Slovakia could halt electricity supplies to other European Union countries if it doesn’t get more help in coping with soaring energy costs, its Prime Minister Eduard Heger warned, saying that measures agreed upon by the bloc so far were not sufficient.
Today, EU energy ministers agreed on a package including a levy on fossil fuel of companies’ surplus profits for this year and the next, plus another levy on excess revenues that low-cost power producers make from soaring electricity costs, and a mandatory 5 percent cut in electricity use during peak price periods.
But Slovak Prime Minister Eduard Heger said his country would only see EUR 115 million out of the EU’s estimated EUR 140 billion from the new levies, a fraction of the EUR 1.5 billion that would be proportional to its population of 5.5 million.
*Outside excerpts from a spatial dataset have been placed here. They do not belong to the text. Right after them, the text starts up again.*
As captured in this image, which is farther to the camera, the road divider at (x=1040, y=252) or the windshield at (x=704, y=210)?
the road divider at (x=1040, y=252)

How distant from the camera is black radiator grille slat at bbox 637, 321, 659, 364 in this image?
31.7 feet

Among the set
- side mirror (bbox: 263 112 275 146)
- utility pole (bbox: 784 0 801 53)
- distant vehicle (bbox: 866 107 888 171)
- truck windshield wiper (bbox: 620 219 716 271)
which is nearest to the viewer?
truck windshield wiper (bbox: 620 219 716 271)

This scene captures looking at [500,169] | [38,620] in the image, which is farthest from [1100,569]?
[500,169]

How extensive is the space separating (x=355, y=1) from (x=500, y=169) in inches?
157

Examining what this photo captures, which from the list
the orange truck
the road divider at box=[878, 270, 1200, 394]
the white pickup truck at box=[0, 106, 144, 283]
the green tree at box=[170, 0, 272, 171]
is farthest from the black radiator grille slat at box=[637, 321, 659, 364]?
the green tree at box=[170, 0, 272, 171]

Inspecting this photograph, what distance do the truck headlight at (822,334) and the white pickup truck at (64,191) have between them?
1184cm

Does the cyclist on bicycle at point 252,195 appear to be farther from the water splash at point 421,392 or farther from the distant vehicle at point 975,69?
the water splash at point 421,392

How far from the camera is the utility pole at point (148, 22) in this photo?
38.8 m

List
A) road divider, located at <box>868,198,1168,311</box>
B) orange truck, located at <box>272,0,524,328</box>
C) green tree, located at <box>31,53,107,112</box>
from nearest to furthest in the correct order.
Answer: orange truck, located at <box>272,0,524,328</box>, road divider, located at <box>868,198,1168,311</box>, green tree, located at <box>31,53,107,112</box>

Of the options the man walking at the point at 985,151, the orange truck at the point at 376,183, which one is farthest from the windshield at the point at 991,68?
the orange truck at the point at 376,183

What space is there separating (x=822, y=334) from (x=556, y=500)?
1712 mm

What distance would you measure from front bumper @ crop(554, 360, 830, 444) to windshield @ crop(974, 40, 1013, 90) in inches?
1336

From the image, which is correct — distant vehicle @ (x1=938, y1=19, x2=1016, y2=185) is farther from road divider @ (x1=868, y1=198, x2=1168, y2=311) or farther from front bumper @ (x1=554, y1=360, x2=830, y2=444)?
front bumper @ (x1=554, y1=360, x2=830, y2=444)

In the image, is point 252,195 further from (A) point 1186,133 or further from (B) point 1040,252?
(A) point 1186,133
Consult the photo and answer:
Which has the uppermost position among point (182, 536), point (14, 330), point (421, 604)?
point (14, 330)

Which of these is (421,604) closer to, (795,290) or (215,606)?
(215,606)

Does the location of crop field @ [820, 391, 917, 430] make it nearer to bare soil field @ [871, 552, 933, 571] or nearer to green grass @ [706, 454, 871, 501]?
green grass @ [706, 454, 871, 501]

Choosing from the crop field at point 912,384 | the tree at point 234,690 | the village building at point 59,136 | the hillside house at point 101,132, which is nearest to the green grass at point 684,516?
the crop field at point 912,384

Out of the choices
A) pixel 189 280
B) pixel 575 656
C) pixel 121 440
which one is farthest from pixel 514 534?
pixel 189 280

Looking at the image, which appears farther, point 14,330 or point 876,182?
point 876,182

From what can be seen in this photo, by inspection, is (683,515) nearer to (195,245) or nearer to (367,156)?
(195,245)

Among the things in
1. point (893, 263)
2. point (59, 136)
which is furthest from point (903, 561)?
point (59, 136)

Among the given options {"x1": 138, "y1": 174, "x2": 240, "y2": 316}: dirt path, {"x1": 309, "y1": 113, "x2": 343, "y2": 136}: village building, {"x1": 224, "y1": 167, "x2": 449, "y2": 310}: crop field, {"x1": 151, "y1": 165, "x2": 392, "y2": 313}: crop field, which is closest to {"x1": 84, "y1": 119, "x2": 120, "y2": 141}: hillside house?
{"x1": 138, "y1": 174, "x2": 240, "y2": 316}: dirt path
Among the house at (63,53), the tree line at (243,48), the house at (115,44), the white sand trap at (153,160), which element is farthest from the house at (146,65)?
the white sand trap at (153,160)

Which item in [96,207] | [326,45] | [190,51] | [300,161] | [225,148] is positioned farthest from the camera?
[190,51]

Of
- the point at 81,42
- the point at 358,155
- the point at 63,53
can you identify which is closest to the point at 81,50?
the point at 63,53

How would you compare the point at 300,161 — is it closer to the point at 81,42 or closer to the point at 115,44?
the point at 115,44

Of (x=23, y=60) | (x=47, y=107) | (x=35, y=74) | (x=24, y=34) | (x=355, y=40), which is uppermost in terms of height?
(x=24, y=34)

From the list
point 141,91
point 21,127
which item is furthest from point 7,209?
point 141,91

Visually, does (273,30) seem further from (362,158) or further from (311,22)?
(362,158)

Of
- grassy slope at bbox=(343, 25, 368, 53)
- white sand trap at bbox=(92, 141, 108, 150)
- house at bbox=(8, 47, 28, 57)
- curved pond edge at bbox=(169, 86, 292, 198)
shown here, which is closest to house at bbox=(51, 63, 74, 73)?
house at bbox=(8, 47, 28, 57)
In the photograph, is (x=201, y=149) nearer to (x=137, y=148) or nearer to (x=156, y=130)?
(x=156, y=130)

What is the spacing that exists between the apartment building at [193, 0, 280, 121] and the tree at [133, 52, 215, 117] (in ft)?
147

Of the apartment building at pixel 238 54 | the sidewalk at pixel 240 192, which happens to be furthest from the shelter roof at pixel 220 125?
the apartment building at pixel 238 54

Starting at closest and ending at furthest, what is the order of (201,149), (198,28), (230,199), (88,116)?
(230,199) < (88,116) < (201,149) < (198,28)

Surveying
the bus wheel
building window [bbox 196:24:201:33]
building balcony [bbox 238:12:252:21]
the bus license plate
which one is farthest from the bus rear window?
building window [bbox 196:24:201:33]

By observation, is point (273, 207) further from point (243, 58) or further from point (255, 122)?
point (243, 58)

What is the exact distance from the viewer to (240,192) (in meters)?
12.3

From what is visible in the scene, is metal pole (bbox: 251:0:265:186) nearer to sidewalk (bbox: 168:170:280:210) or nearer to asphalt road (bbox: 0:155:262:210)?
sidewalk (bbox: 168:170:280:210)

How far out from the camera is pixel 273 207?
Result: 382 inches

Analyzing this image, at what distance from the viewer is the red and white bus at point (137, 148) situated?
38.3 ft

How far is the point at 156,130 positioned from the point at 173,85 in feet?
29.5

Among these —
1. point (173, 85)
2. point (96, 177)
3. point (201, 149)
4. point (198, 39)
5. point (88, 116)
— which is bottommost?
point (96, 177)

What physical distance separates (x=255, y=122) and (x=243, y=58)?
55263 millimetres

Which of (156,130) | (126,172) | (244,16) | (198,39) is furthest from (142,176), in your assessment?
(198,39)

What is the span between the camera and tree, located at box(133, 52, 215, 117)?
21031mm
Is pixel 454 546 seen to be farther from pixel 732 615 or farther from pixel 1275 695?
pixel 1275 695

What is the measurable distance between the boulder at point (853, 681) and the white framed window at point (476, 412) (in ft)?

Heger complained that there was no agreement on EU-wide sharing of the revenue from the levies, although there is a provision for voluntarily doing this on a bilateral basis. He added that this poses a problem for Slovakia since its main producer has pre-sold energy for the next year at prices much lower than current pricing, while Slovak distributors and customers are now obliged to buy electricity at multiple times that price.
Although Slovakia is a small player as net importer of electricity, Heger noted that foreign entities had purchased future delivery contracts from the country’s dominant nuclear power and hydro utility Slovenske Elektrarne – partially owned by Enel and Czech group EPH – at a fraction of current prices.
Slovakia will not raise enough revenue from the approved package, he stated.
“We clearly said that if we want a solution that will be effective for the entire EU, it must be taxation of disproportionate profits on a pan-European level, which will then be redistributed to individual member countries according to the level of consumption,” Heger said.
A levy needs to be applied for electricity traders as well as producers, he said, a provision of the agreed EU package on Slovakia’s proposal however only as a voluntary option.
“If you do not help us financially, we do not want to allow (an economic) collapse, therefore we have a Plan B that electricity made in Slovakia will not go to countries that have bought it, but we will give it to our citizens, our companies,” Heger said.
Under said plan, holders of the electricity purchase contracts would only be compensated to the tune of their original costs, he said. As an alternative to “solidarity” redirection of the revenue from the energy sector levies elsewhere, the EU could free up unused funding from other European programmes for Slovakia to prevent it from taking unilateral action, Heger said.